*Exercise description*: Rewrite the entries below, replacing every "bottommost" with "lowest" and leaving all other text unchanged.

*Records for this exercise*:
————————

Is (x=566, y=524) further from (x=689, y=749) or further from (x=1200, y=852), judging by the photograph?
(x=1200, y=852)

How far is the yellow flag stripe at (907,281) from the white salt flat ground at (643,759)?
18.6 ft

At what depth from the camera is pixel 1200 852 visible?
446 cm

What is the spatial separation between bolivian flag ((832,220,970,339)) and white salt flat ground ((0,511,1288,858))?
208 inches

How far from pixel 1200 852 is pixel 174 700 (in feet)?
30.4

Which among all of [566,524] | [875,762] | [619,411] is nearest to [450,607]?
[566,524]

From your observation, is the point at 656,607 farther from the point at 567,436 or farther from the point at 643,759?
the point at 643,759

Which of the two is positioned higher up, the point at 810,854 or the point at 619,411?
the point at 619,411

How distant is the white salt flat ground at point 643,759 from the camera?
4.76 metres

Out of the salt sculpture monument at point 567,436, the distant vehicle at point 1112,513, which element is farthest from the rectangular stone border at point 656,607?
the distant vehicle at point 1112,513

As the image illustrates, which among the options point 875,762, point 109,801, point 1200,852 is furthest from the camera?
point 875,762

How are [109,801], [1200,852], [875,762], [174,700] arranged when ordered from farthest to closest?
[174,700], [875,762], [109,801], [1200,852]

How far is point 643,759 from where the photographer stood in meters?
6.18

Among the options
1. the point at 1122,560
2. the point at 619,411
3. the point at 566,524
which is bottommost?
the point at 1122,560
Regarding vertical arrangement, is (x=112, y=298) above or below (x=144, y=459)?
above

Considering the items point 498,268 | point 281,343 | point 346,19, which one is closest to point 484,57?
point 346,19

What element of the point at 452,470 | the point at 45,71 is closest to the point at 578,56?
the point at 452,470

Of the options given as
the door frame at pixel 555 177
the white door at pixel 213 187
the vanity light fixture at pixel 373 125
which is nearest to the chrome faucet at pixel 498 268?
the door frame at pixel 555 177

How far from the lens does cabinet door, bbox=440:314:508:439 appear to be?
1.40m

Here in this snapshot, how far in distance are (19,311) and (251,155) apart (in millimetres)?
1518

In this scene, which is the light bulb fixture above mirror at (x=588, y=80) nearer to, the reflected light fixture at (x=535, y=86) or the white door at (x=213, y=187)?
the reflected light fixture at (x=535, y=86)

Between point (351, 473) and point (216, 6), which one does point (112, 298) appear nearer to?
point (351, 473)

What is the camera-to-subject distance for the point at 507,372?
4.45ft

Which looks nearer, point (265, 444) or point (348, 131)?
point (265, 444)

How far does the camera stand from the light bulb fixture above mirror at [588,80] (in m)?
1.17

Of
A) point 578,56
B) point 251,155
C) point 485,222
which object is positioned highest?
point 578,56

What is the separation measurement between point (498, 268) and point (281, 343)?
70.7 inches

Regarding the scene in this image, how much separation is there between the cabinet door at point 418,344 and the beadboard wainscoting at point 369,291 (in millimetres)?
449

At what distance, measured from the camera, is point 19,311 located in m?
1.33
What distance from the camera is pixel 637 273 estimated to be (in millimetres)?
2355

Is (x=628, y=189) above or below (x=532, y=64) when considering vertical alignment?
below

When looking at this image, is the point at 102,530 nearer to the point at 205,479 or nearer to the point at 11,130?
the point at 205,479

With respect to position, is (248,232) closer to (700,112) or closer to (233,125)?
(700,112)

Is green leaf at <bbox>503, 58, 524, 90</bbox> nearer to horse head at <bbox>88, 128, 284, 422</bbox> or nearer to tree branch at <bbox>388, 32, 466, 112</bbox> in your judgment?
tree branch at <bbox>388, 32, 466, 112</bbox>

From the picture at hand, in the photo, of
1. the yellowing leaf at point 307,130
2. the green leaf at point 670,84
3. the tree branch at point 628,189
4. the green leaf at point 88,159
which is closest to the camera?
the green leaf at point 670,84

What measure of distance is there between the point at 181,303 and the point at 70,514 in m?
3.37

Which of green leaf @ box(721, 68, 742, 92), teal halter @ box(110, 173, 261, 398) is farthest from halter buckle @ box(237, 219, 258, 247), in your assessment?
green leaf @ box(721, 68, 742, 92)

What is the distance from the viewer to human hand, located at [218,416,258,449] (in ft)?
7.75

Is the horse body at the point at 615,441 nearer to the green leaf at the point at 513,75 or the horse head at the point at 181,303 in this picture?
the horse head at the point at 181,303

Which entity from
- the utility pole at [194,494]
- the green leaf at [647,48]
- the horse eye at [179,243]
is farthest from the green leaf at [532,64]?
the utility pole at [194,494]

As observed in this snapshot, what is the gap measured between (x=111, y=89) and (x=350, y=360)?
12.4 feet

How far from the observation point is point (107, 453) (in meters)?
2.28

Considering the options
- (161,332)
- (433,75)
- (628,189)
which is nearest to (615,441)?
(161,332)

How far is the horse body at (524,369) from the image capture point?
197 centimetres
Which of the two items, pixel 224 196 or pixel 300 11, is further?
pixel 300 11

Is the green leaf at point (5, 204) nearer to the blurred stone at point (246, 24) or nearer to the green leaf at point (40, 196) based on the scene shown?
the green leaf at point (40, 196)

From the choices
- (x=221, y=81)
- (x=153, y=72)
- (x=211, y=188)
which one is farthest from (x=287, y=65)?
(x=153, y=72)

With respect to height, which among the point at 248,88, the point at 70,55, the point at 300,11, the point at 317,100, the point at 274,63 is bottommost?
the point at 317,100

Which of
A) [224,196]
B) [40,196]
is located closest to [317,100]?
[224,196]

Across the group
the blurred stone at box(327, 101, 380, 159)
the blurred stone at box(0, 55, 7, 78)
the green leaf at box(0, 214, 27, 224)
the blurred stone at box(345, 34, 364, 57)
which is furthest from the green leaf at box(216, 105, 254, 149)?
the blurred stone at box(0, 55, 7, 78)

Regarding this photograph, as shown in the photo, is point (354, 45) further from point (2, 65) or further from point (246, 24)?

————————

*Correct answer*:
Is (x=566, y=524) further from (x=689, y=749) or further from (x=1200, y=852), judging by the photograph?
(x=1200, y=852)

How far is the yellow flag stripe at (907,281) from the white salt flat ground at (643,759)?
18.6 ft

At what depth from the camera is pixel 1200 852 visible?
446 cm

What is the spatial separation between bolivian flag ((832,220,970,339)) and white salt flat ground ((0,511,1288,858))?
208 inches

How far from pixel 1200 852 is pixel 174 700 (in feet)?
30.4

Which among all of [566,524] | [875,762] | [619,411] is nearest to [450,607]?
[566,524]

From your observation, is the point at 656,607 farther from the point at 567,436 or farther from the point at 643,759?
the point at 643,759

Which of the two is positioned higher up, the point at 810,854 or the point at 619,411?
the point at 619,411

How distant is the white salt flat ground at point 643,759 from the camera?
4.76 metres

Out of the salt sculpture monument at point 567,436, the distant vehicle at point 1112,513, which element is farthest from the rectangular stone border at point 656,607?
the distant vehicle at point 1112,513

As the image illustrates, which among the options point 875,762, point 109,801, point 1200,852 is furthest from the camera?
point 875,762

How are [109,801], [1200,852], [875,762], [174,700] arranged when ordered from farthest to closest?
[174,700], [875,762], [109,801], [1200,852]

How far is point 643,759 from where the photographer stood in meters?
6.18

Among the options
1. the point at 1122,560
2. the point at 619,411
3. the point at 566,524
which is lowest?
the point at 1122,560
Regarding vertical arrangement, is (x=112, y=298) above or below (x=144, y=459)?
above

Considering the items point 498,268 | point 281,343 | point 346,19, which one is closest to point 484,57?
point 346,19

What element of the point at 452,470 | the point at 45,71 is closest to the point at 578,56?
the point at 452,470

Of the options given as
the door frame at pixel 555 177
the white door at pixel 213 187
the vanity light fixture at pixel 373 125
which is nearest to the chrome faucet at pixel 498 268?
the door frame at pixel 555 177

How far from the lens does cabinet door, bbox=440:314:508:439 appear to be?
1.40m

Here in this snapshot, how far in distance are (19,311) and (251,155) apart (in millimetres)?
1518

In this scene, which is the light bulb fixture above mirror at (x=588, y=80) nearer to, the reflected light fixture at (x=535, y=86) or the white door at (x=213, y=187)?
the reflected light fixture at (x=535, y=86)

Between point (351, 473) and point (216, 6), which one does point (112, 298) appear nearer to?
point (351, 473)

What is the camera-to-subject distance for the point at 507,372?
4.45ft

Which looks nearer, point (265, 444) or point (348, 131)?
point (265, 444)

How far does the camera stand from the light bulb fixture above mirror at [588,80] (in m)?
1.17

Of
A) point 578,56
B) point 251,155
C) point 485,222
which object is positioned highest?
point 578,56

What is the separation measurement between point (498, 268) and point (281, 343)?
70.7 inches

Regarding the scene in this image, how much separation is there between the cabinet door at point 418,344 and the beadboard wainscoting at point 369,291 (in millimetres)?
449

At what distance, measured from the camera, is point 19,311 located in m?
1.33
What distance from the camera is pixel 637 273 estimated to be (in millimetres)?
2355

Is (x=628, y=189) above or below (x=532, y=64) when considering vertical alignment?
below

When looking at this image, is the point at 102,530 nearer to the point at 205,479 or nearer to the point at 11,130?
the point at 205,479

With respect to position, is (248,232) closer to (700,112) or closer to (233,125)?
(700,112)

Is green leaf at <bbox>503, 58, 524, 90</bbox> nearer to horse head at <bbox>88, 128, 284, 422</bbox> or nearer to tree branch at <bbox>388, 32, 466, 112</bbox> in your judgment?
tree branch at <bbox>388, 32, 466, 112</bbox>

From the picture at hand, in the photo, of
1. the yellowing leaf at point 307,130
2. the green leaf at point 670,84
3. the tree branch at point 628,189
4. the green leaf at point 88,159
which is closest to the camera?
the green leaf at point 670,84

What measure of distance is there between the point at 181,303 and the point at 70,514 in m?
3.37

Which of green leaf @ box(721, 68, 742, 92), teal halter @ box(110, 173, 261, 398) is farthest from halter buckle @ box(237, 219, 258, 247), in your assessment?
green leaf @ box(721, 68, 742, 92)

What is the distance from the viewer to human hand, located at [218,416,258,449] (in ft)?
7.75

Is the horse body at the point at 615,441 nearer to the green leaf at the point at 513,75 or the horse head at the point at 181,303 in this picture?
the horse head at the point at 181,303

Which entity from
- the utility pole at [194,494]
- the green leaf at [647,48]
- the horse eye at [179,243]
is farthest from the green leaf at [532,64]?
the utility pole at [194,494]

As observed in this snapshot, what is the gap measured between (x=111, y=89) and (x=350, y=360)?
12.4 feet

How far from the observation point is point (107, 453) (in meters)?
2.28

Considering the options
- (161,332)
- (433,75)
- (628,189)
which is nearest to (615,441)?
(161,332)

How far is the horse body at (524,369) from the image capture point?
197 centimetres
Which of the two items, pixel 224 196 or pixel 300 11, is further?
pixel 300 11

Is the green leaf at point (5, 204) nearer to the blurred stone at point (246, 24) or nearer to the green leaf at point (40, 196) based on the scene shown?
the green leaf at point (40, 196)

From the choices
- (x=221, y=81)
- (x=153, y=72)
- (x=211, y=188)
which one is farthest from (x=287, y=65)?
(x=153, y=72)

With respect to height, which among the point at 248,88, the point at 70,55, the point at 300,11, the point at 317,100, the point at 274,63 is lowest?
the point at 317,100

Which of
A) [224,196]
B) [40,196]
is located closest to [317,100]?
[224,196]

Across the group
the blurred stone at box(327, 101, 380, 159)
the blurred stone at box(0, 55, 7, 78)
the green leaf at box(0, 214, 27, 224)
the blurred stone at box(345, 34, 364, 57)
which is furthest from the green leaf at box(216, 105, 254, 149)?
the blurred stone at box(0, 55, 7, 78)

Regarding this photograph, as shown in the photo, is point (354, 45) further from point (2, 65) or further from point (246, 24)?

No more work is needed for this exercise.